Operating costs in the shipping industry will rise by up to 6 per cent this year, but these extra costs should not end up being passed on to buyers.

Rising steel prices and increased insurance premiums will force costs up, according to Ship operating costs 2011/12, published by Drewry Shipping Consultants. Steel increases will raise the cost of carrying out maintenance and repairs. Some companies though have been able to limit the impact of this by carrying out maintenance in China and taking advantage of its lower prices.

But due to an influx of new ships, especially in China, buyers should still be able to take advantage of competitive pricing thanks to excess capacity.

Nils Smedegaard Andersen, chief executive at A.P Moller-Maersk, said this week: "Our competitors are very nervous. They've bought a lot of new ships at a time where it was expensive, and now they are nervous that they won't be able to fill them. That means they are very aggressive with their pricing on the Asia to Europe and Asia to US routes."

High oil prices will also push up costs for fuel and lubricants that are a big expense for ship operators.

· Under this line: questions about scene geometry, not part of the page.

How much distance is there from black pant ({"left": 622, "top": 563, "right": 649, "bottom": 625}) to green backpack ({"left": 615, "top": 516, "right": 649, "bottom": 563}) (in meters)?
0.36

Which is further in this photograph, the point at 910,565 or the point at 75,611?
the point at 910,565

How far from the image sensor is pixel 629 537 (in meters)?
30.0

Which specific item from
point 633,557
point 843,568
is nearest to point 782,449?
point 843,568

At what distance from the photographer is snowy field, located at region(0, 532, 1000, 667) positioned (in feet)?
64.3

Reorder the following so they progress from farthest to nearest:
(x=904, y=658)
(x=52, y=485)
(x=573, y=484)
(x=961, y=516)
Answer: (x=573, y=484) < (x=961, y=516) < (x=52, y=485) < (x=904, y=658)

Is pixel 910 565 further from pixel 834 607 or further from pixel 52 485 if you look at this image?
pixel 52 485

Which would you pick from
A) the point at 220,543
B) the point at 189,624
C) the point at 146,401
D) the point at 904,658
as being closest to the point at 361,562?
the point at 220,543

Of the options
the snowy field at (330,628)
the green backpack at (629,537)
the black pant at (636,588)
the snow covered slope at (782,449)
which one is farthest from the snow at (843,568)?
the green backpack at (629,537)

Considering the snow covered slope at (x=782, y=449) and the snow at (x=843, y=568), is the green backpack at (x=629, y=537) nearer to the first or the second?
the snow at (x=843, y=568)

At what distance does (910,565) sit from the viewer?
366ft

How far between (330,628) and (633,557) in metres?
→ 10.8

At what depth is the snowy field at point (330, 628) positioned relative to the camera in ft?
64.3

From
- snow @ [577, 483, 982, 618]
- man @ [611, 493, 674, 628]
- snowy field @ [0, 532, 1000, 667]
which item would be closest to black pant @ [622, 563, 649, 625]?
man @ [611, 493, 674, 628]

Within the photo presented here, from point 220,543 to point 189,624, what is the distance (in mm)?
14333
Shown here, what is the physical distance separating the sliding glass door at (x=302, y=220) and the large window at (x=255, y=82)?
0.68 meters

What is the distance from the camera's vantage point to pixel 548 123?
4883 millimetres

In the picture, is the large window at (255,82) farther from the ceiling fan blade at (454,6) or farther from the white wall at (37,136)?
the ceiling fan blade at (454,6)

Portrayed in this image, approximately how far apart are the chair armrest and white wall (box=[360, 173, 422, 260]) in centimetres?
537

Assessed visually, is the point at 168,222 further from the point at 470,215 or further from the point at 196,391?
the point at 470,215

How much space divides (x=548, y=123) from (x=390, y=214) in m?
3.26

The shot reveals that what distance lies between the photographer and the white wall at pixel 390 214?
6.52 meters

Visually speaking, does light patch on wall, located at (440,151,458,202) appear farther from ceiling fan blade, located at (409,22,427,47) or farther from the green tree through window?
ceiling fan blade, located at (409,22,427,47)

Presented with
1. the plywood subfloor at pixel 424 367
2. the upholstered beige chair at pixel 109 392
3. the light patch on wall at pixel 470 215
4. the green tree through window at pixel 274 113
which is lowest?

The report also said a number of forward contracts, which had been signed to reduce risk against rising oil prices, will run out this year leaving operators more exposed to the volatile market.

Paula Puszet, managing editor at Drewry, said in a statement: “In 2011 commodity price increases will push up lube, repair and maintenance costs. With some owners having to take additional insurance cover for kidnap and ransom, overall costs are forecast to rise by between 4 per cent and 6 per cent, depending upon vessel sector.”

In addition to having to take out kidnap and ransom insurance, it is also forecast shipping companies will face increased premiums as a result of the hit taken by insurance companies after the earthquakes in Japan and New Zealand.